Il aura donc fallu six semaines de patience supplémentaire après la décision du juge des libertés du 16 février 2012 pour obtenir un peu de bon sens de la part de l'institution judiciaire. Si Christian IACONO innocenté par les rétractations de son petit fils avait bénéficié du doute de la part de "l'infaillible machine judiciaire", il n'aurait même pas été réincarcéré le 9 janvier 2012 !

On constate que Christian IACONO remplissait toutes les conditions requises (hébergement stable, absence de risque de récidive ou de trouble à l'ordre public) et les textes prévoient qu'il n'y a pas de délai minimum à purger quand un prisonnier a plus de 70 ans. Il semble donc que ce n'est pas le doute mais seulement l'âge et l'état de santé de Christian IACONO qui ont fait pencher la balance du bon côté dans la décision des magistrats.

On ne peut alors que regretter le fait que la Justice reste toujours aussi ancrée dans sa certitude d'infaillibilité malgré les précédents dans ce domaine (Loïc Sécher, Antonio Madeira, Outreau etc... )

Et, malgré la liberté retrouvée, le chemin de croix de Christian IACONO est loin d'être terminé !  "La liberté conditionnelle court jusqu'à la fin de sa peine", précise son avocat Dominique Romeo.

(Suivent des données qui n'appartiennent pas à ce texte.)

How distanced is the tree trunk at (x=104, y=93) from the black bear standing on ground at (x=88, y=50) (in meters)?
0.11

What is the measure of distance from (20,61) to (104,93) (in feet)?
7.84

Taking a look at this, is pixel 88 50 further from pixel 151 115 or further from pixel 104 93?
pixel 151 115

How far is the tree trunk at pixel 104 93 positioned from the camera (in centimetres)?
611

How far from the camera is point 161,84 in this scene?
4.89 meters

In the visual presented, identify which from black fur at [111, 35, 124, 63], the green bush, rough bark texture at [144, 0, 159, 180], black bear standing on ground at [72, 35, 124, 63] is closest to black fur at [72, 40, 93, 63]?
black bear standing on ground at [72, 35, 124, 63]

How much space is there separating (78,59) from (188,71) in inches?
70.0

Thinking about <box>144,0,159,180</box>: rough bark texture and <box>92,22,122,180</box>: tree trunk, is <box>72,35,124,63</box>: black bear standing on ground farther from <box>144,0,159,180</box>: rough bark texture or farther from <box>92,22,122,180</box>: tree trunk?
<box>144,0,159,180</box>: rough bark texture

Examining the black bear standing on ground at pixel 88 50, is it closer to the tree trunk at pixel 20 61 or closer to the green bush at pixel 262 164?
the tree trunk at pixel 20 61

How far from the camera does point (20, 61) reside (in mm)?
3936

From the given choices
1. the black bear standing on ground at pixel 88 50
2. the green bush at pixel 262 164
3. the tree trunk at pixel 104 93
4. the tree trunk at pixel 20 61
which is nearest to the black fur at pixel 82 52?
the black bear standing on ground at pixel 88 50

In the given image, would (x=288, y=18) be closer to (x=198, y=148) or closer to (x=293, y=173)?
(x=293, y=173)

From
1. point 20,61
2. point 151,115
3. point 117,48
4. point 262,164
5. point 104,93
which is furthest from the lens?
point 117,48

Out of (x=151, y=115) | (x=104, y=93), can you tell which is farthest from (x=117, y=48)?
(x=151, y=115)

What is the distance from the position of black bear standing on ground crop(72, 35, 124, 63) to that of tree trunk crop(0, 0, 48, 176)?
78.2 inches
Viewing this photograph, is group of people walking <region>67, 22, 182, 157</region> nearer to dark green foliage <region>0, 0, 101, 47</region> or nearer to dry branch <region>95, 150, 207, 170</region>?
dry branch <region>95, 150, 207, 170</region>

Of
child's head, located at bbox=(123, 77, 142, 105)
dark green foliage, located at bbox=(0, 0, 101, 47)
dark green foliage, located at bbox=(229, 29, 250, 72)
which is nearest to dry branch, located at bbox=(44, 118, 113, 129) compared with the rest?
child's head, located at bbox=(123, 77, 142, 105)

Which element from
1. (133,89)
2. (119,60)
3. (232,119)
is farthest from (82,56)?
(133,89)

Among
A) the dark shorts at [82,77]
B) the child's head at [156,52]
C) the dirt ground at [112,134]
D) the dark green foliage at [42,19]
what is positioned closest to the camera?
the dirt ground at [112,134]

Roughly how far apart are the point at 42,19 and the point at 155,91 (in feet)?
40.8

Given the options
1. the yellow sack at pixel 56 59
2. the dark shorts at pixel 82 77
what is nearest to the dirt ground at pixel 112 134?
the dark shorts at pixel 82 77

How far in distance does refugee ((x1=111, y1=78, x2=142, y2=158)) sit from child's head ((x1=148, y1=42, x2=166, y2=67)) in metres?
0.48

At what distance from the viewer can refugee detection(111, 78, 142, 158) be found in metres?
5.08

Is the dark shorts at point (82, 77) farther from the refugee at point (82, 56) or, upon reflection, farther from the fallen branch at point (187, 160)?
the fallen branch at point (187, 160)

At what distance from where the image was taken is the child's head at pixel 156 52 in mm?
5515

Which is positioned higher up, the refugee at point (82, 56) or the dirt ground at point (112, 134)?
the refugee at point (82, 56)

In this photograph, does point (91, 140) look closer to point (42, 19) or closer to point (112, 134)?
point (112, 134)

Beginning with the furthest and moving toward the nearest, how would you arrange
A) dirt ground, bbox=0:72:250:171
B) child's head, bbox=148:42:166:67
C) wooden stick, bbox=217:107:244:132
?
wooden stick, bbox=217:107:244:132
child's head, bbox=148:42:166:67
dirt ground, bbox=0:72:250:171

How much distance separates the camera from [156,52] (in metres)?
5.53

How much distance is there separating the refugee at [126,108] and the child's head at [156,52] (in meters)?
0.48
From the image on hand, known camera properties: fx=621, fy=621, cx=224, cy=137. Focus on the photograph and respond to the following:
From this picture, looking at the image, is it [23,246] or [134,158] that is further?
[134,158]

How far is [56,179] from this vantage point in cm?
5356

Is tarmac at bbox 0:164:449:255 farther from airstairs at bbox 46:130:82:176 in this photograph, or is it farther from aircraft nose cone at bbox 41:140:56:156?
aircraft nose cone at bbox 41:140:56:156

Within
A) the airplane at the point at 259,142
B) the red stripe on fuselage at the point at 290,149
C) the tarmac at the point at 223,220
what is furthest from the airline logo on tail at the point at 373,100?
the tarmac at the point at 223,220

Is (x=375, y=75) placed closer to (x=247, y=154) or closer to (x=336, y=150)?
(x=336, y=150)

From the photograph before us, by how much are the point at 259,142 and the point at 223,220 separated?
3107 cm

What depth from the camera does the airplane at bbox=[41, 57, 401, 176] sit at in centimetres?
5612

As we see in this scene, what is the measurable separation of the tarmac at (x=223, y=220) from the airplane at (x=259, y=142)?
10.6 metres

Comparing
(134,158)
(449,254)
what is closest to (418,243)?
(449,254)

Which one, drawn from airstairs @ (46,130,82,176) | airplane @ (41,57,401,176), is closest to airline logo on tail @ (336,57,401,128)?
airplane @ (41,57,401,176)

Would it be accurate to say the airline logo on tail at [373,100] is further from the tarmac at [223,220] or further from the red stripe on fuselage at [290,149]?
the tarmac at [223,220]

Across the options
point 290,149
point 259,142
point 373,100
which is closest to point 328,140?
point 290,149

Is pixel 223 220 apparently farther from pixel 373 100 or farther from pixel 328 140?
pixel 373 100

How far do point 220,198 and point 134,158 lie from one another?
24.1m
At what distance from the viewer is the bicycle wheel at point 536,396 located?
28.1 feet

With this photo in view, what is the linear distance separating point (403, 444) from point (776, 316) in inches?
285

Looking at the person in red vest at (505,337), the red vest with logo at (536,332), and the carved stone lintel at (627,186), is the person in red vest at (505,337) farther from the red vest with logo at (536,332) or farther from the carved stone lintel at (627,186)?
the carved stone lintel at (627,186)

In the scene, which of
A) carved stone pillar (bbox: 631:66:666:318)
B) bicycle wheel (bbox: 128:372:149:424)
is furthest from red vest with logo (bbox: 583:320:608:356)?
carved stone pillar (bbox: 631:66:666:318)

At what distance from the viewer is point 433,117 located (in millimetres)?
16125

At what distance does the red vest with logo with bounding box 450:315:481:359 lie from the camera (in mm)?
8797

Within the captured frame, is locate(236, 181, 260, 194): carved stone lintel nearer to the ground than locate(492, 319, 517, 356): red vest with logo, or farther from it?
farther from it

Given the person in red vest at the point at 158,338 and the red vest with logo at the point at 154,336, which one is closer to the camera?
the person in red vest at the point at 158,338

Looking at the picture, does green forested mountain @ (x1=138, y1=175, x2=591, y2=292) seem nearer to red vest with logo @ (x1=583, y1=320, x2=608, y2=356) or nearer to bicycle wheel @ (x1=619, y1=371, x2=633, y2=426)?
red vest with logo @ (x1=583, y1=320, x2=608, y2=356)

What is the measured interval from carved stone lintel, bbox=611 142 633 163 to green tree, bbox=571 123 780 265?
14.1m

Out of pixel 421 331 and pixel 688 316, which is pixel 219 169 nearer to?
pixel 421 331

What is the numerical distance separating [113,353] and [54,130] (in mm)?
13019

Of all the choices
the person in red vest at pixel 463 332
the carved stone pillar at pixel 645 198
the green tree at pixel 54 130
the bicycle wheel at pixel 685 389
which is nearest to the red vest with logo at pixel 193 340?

C'est donc un bon point d'acquis mais Christian IACONO n'a, à ce jour, aucune assurance d'obtenir une révision de sa condamnation à neuf ans de prison. 

Dans l'attente d'une décision de révision, nous ne pouvons que souhaiter à Christian IACONO et à sa famille de bénéficier pleinement de ces moments de bonheur lorsque, après un si long chemin de galère, les griffes infernales relâchent enfin leur proie innocente.